**Objetivo da tarefa**
Dê continuidade ao texto sobre a LGPD, começando logo após a última frase apresentada.

**Trecho fornecido**
LGPD

LGPD na Prática: Como Estruturar uma Gestão de Dados Pessoais Ética e Segura nas Organizações

Desde a entrada em vigor da Lei Geral de Proteção de Dados Pessoais (LGPD), o cenário regulatório no Brasil passou a exigir das organizações não apenas mudanças operacionais, mas uma transformação cultural em relação à forma como os dados pessoais são tratados. 

A lei, em sua essência, não pretende apenas proteger informações, ela inaugura um novo marco de responsabilização, transparência e respeito ao titular dos dados. 

Para além da adequação documental, a conformidade com a LGPD impõe uma gestão baseada em princípios éticos, governança de dados e prevenção de riscos, o que coloca o tema no centro das decisões estratégicas das empresas.

Essa nova realidade impacta organizações públicas e privadas, independentemente do porte ou do setor. Afinal, qualquer entidade que trate dados pessoais, seja de clientes, colaboradores, fornecedores ou usuários, precisa demonstrar que realiza esse tratamento com base legal, finalidade legítima e garantias de segurança. 

A LGPD, nesse sentido, é mais do que um desafio jurídico: é um campo de atuação interdisciplinar, onde jurídico, compliance, tecnologia da informação, RH, marketing e governança devem trabalhar de forma coordenada.

A importância estratégica dos dados pessoais

O dado pessoal é qualquer informação que permita identificar uma pessoa, direta ou indiretamente, tais como:  nome, CPF, e-mail, geolocalização, imagem, hábitos de consumo, preferências políticas ou características de saúde são apenas alguns exemplos de dados que, quando mal utilizados, podem causar danos profundos à privacidade, à dignidade e até à segurança dos indivíduos.

Em um mundo hiperconectado, onde a coleta e o uso de dados se tornaram práticas comuns e, muitas vezes, invisíveis aos olhos dos titulares,  a LGPD atua como uma barreira regulatória necessária para restabelecer o equilíbrio.

A proteção de dados não é apenas um direito fundamental reconhecido pela Constituição, mas, também, um elemento essencial de confiança, reputação e integridade nas relações entre empresas e pessoas, pois há muito em jogo.

 

O que significa tratar dados e quem responde por isso?

O tratamento de dados envolve toda e qualquer ação feita com as informações pessoais: desde a coleta, o armazenamento e a utilização, até o compartilhamento, arquivamento ou eliminação. 

Muitas vezes, esse ciclo passa despercebido nas rotinas da organização, justamente por estar inserido em atividades que parecem corriqueiras, como o cadastro de clientes, a realização de pesquisas, o envio de campanhas de marketing ou a gestão de benefícios de colaboradores.

No entanto, a LGPD exige que toda essa cadeia de tratamento seja mapeada, justificada e monitorada, com a definição dos chamados agentes de tratamento: o controlador (quem toma as decisões sobre o uso dos dados), o operador (quem executa as atividades) e o encarregado (também conhecido como DPO — Data Protection Officer —, responsável por assegurar a conformidade e o diálogo com a Autoridade Nacional de Proteção de Dados e os titulares).

Cada um desses papéis envolve deveres específicos e ignorar essa estrutura é correr o risco de responsabilização, além de comprometer a governança da informação e expor a organização a sanções administrativas, ações judiciais e danos reputacionais.

(Dados extraídos de uma coleção)

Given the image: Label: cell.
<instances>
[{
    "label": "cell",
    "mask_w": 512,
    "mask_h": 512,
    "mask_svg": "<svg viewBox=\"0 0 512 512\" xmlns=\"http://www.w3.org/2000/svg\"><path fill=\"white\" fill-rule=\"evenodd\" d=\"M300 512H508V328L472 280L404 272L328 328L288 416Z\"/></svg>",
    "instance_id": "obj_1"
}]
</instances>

**Resposta da tarefa**
Da teoria à prática: o caminho para a conformidade

É necessário construir um programa efetivo de governança em proteção de dados para alcançar a conformidade com a LGPD que envolva desde o diagnóstico inicial até a consolidação de uma cultura organizacional sensível à privacidade.

O ponto de partida é o mapeamento dos fluxos de dados: onde estão os dados pessoais, quem tem acesso, para que finalidade são utilizados, com quem são compartilhados e por quanto tempo são armazenados. Essa etapa, muitas vezes negligenciada, é o que permite identificar os riscos reais e planejar ações corretivas.

A seguir, a empresa deve revisar ou criar políticas claras de privacidade, contratos com cláusulas específicas de proteção de dados, procedimentos internos para tratamento de requisições dos titulares (como pedidos de acesso, correção, eliminação) e canais adequados para comunicação transparente com os envolvidos. Também é fundamental garantir a segurança da informação — tanto no ambiente físico quanto digital —, utilizando mecanismos de controle de acesso, criptografia, backup, gestão de incidentes e atualização constante de sistemas.

Além disso, é imprescindível capacitar as pessoas. De nada adianta ter um PGRD (Programa de Governança de Riscos de Dados) se os colaboradores não compreendem o impacto de suas ações na proteção da privacidade. O erro humano ainda é uma das principais causas de vazamentos, e a prevenção começa pelo treinamento.

E o que fazer com os dados antigos?

Uma dúvida comum nas organizações diz respeito ao tratamento de bases de dados pré-existentes, coletadas antes da entrada em vigor da LGPD. Nesses casos, a recomendação é realizar uma análise crítica do banco de dados legado: é preciso verificar a base legal aplicável, eliminar registros desnecessários ou excessivos, anonimizar informações sensíveis e, se necessário, reconfirmar o consentimento dos titulares.

A gestão do ciclo de vida do dado é parte essencial da conformidade. A LGPD determina que os dados devem ser armazenados apenas pelo tempo necessário ao cumprimento de sua finalidade. Após esse período, devem ser eliminados com segurança, evitando o uso indevido ou o risco de vazamento. Isso exige processos claros de descartes seguros, políticas de retenção e registros de eliminação.

Prevenção de incidentes e resposta estratégica

Mesmo com todos os cuidados, incidentes de segurança podem acontecer. Por isso, a LGPD estabelece que, em caso de violação de dados, a organização deve agir de forma rápida, transparente e eficaz, informando os titulares e a ANPD, quando o incidente representar risco ou dano relevante.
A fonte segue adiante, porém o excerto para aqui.